Owen Glynne Jones

Owen Glynne Jones (2 November 1867 – 28 August 1899) was a Welsh rock-climber and mountaineer.

Owen Glynne Jones
Born(1867-11-02)2 November 1867
Died28 August 1899(1899-08-28) (aged 31)
NationalityWelsh
Known forrock climbing, mountaineering
Portrait and signature of Owen Glynne Jones from his book Rock-climbing in the English Lake District

He established many new routes in the Lake District and elsewhere, often climbing with George and Ashley Abraham, brothers who photographed the climbs for posterity.

Rock climbing

Jones was born in London, England, the son of a Welsh carpenter-builder, and took a first-class Honours degree in experimental physics. Not able to obtain a professorship, he became physics master at the City of London School. He began climbing in 1888, and was among those pioneers who first perceived rock climbing as a sport. As a climber, he had an athletic climbing style, and is considered by many to be one of the first "rock gymnasts". Although Jones said little in his writings about his training tactics – other than working with dumbbells – there are several stories regarding his gymnastic feats.[1]

Photograph from Jones's book, Rock-climbing in the English Lake District

He jokingly called himself "the Only Genuine Jones", and was famous at Wasdale Head in the Lake District for his gymnastic stunts around the inn.
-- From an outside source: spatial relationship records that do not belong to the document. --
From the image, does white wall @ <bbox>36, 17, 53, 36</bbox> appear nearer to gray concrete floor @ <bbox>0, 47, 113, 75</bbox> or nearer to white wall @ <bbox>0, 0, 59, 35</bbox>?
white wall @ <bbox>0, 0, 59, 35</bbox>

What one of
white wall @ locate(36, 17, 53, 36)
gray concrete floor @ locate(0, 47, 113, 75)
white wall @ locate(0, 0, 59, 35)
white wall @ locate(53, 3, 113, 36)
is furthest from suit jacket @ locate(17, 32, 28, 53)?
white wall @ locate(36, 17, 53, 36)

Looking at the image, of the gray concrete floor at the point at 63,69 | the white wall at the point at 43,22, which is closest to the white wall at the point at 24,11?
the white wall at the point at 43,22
As a rock climber, however, he drew disapproval from some of his colleagues – particularly Aleister Crowley[2] – for his use of a top-rope to explore difficult pitches before attempting them (he was, nevertheless, a very daring climber. He was reputed to be fearless when climbing above a drop, though some have conjectured that this was because of his short-sightedness). Crowley also criticised his "lunging for holds", thought him a self-publicist, and was disdainful of Jones teaming up with "two photographers".

Photograph from Jones's book, Rock-climbing in the English Lake District

In 1896, Jones climbed the 70-foot Kern Knotts Crack with a top-rope. Although he used an ice axe advantageously at the bottom for a step, as well as "combined tactics" (probably a shoulder stand) – accepted practices at the time – this was an impressive ascent. The following year he led a companion up the route in proper fashion. The Crack is now graded as HVS 4c (roughly equivalent to US grade 5.7 or 5.8), and later Jones became so proficient on it he could go up the crack and down an easy chimney nearby in seven minutes. This was a benchmark climb, perhaps as difficult – though not as dangerous – as anything being done in Saxony at that time. Jones developed the forerunner of the currently used British adjectival grading system for rock climbs.
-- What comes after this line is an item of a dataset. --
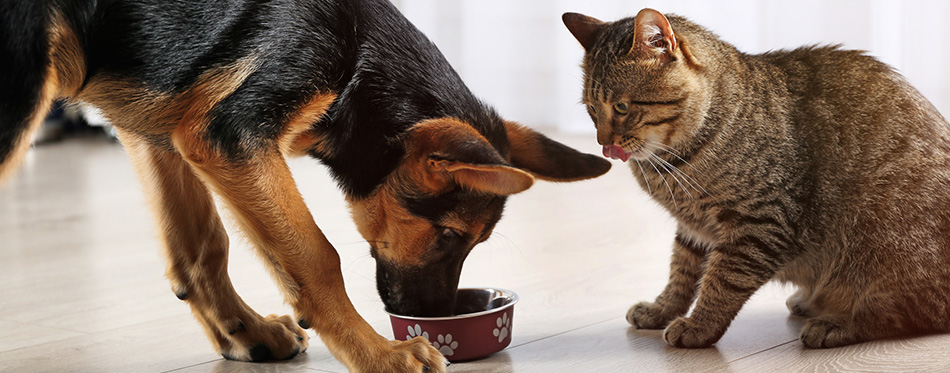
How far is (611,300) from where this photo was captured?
2.74m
In 1897 O. G. Jones published, with George Abraham, his classic Rock Climbing in the English Lake District; Jones's exuberant style did much to popularise the sport. A facsimile of the 2nd edition (1900) is still in print.

He was killed, at the age of 32, in a climbing accident on the Ferpècle arête of the Dent Blanche in Switzerland. The guides Elias Furrer, Clemenz Zurbriggen and Jean Vuignier were also killed. The four men fell about 1,650 feet (500 m). Mr. F. W. Hill was the party's only survivor.[3]

O. G. Jones features as the main character in Alex Roddie's 2012 publication 'The Only Genuine Jones'. While primarily a work of fiction it contains references to real-life events.

References

  1. Bouldering History
  2. "The Confessions of Aleister Crowley", pair.com. Accessed 29 January 2011
  3. Gos, Charles (1948). "The Collapse of a Bas-Relief". Alpine Tragedy. Trans. Malcolm Barnes. New York: Charles Scribner's Sons. pp. 256–269.